Gold turns lower as dollar rise, deleveraging weigh

NEW YORK/LONDON (Reuters) - Gold ended lower after a mixed session on Monday, as a stronger dollar and sharp decline of the stock markets prompted investors to lessen leveraged positions across all asset classes.

A salesman arranges gold bracelets inside a jewellery showroom in Jaipur, capital of India's desert state of Rajasthan January 12, 2009. REUTERS/Vijay Mathur

Spot gold was at $915.95 an ounce at 4:13 p.m. EDT, down 0.7 percent from its last quote $922.10 in New York late Friday. The precious metal fell 3 percent last week, but has held above $900 on buying by gold-backed exchange traded funds.

U.S. gold futures for June delivery settled down $7.60 at $917.70 an ounce on the COMEX division of the New York Mercantile Exchange.

Investors use gold as a hedge against financial uncertainty and inflation, while a higher U.S. currency makes gold priced in dollars more expensive for holders of other currencies.

“Tendencies on equity markets and the dollar will be the dominant factors for oil and gold this week,” said Barbara Lambrecht, analyst at Commerzbank.

The dollar extended gains against the euro as worries about the financial and U.S. auto sectors unnerved investors, prompting them to take refuge in the relative safety of the U.S. currency.

Euro sentiment suffered a blow last week after Germany’s Finance Minister Peer Steinbrueck said budget irresponsibility in Europe would damage credibility.

“It’s the strong dollar. We’ve gone back to that inverse relationship that had disappeared between the dollar and gold,” Stephen Briggs, a commodities strategist at RBS Global Banking & Markets, said.

Gold initially firmed on Monday as investors spooked by fresh turmoil in equity markets turned to the precious metal.

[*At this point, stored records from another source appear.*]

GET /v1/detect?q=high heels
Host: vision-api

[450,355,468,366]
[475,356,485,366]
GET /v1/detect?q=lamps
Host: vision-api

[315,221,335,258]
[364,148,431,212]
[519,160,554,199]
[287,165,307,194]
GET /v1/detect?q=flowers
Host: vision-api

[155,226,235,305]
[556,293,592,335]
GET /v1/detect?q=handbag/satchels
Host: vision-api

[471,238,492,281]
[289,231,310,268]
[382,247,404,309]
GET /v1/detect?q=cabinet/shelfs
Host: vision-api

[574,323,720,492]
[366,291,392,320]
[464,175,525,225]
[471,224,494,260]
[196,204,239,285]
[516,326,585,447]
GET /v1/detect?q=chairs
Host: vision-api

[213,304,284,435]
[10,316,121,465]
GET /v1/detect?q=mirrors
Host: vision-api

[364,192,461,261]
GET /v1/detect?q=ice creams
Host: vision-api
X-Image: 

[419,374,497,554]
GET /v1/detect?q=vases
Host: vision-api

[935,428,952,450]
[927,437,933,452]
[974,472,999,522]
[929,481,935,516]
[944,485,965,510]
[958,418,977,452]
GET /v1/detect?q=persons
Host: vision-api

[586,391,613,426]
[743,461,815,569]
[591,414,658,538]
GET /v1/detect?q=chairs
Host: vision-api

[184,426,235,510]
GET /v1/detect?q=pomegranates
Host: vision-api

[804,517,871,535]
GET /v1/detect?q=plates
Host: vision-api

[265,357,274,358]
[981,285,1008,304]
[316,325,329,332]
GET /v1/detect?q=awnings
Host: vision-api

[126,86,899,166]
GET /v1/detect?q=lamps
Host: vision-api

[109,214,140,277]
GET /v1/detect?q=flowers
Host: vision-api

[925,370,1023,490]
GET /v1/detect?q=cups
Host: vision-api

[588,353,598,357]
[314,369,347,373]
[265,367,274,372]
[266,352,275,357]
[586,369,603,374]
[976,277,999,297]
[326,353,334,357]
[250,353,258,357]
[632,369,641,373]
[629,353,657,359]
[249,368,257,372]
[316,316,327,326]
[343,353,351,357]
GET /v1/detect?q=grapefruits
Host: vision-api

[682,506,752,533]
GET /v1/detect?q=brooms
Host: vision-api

Wall Street tumbled as the Obama administration raised the specter of bankruptcy for Chrysler and General Motors GM.N and Spain had to rescue a regional savings bank. Dow average ended down more than 250 points.

Markets are looking ahead to the April 2 summit of the world’s 20 biggest economies to discuss regulation and spending to help end the worst recession since the 1930s.


A boost for gold was news that investors are still buying the metal. The world’s largest gold-backed exchange-traded fund, the SPDR Gold Trust, said holdings rose 2.45 tonnes to a record 1,127.44 tonnes on March 29.

“With this strong investment demand..., at some point gold will come up,” Briggs added.

Gold rose to an 11-month high above $1,000 an ounce on February 20 as worries about the banking crisis escalated and slipped to $882.90 on March 20 on profit-taking as the dollar rose and equity markets calmed.

Even before Monday’s U.S. rejection of rescue plans for GM and Chrysler, concern about a major auto industry failure has been haunting markets, particularly in autocatalyst material platinum.

Although platinum rose to $1,159 last week, the highest since last September, its prices have halved since a record high of $2,290 an ounce hit in March 2008.

“We expect the more industrial-based metals to remain under pressure in the near term, with the worsening economic conditions and the slowdown in vehicle sales,” Barclays Capital said in a note.

Platinum was last at $1,111.00 an ounce, down 1.1 percent from its previous close of $1,123 on Friday, having hit a session low of $1,110.

Silver was at $13.02 an ounce, down 1.9 percent from its previous finish of $13.27, after hitting a session low of $12.90. Palladium traded at $213.50 an ounce, down 1.8 percent from its previous finish of $217.50.